The complex - which will not be for graduate students with families - was approved by the Arizona Board of Regents in January and will cost about $25 million.
That project is expected to be completed in 2002.
Now the almost 800 people living in Christopher City are having yard sales to lighten the loads as they have to move to new homes.
"I don't want to (move), but they don't give us a choice," said Jose Rodriguez, a soil and water doctoral student moving out of Christopher City.
While the residents don't have a choice - one of the factors that sparked the protest on May 10 - the UA's money offering changed some people's minds, Rodriguez said.
"Once they offered the money, the people (Christopher City residents) got confused," he added.
A few days after the protest, Likins sent a letter to all of the families with a break down of how much money will be received by each family and an explanation of the actions being taken.
What will happen to the property after the complex is demolished is still uncertain but Likins said that the university will not go long without graduate family housing.

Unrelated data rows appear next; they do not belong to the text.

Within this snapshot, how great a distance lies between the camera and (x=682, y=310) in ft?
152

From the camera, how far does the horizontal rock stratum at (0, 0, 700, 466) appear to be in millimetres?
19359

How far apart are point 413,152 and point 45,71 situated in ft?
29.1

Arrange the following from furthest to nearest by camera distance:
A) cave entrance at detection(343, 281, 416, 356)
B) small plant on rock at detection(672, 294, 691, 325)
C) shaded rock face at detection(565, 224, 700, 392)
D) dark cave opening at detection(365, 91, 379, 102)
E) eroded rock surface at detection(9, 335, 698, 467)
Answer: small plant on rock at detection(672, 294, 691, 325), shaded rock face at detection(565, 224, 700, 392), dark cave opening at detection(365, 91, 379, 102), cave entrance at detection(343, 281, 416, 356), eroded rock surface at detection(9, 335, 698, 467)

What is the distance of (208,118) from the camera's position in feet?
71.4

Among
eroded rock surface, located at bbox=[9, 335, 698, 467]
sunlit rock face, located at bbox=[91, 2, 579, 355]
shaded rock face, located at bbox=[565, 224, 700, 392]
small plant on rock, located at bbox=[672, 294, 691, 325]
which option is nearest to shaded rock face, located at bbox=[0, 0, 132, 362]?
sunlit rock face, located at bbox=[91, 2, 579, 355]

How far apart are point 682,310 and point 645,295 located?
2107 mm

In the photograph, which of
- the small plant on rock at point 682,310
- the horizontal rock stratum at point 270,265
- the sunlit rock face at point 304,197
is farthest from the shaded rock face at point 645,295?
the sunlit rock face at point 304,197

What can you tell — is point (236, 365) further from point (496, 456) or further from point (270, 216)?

"We will acquire a new family village as soon as we reasonably can," Likins said.
The UA will permit bidding on all or part of the project to build a new housing complex on the Christopher City property with the university selling the unused property. Likins said all proceeds from the sale of any of that property will go to help fund the new family village.
"I do not believe the university has been unethical in this situation," Likins stated in the letter. "We took the information seriously and proceeded cautiously."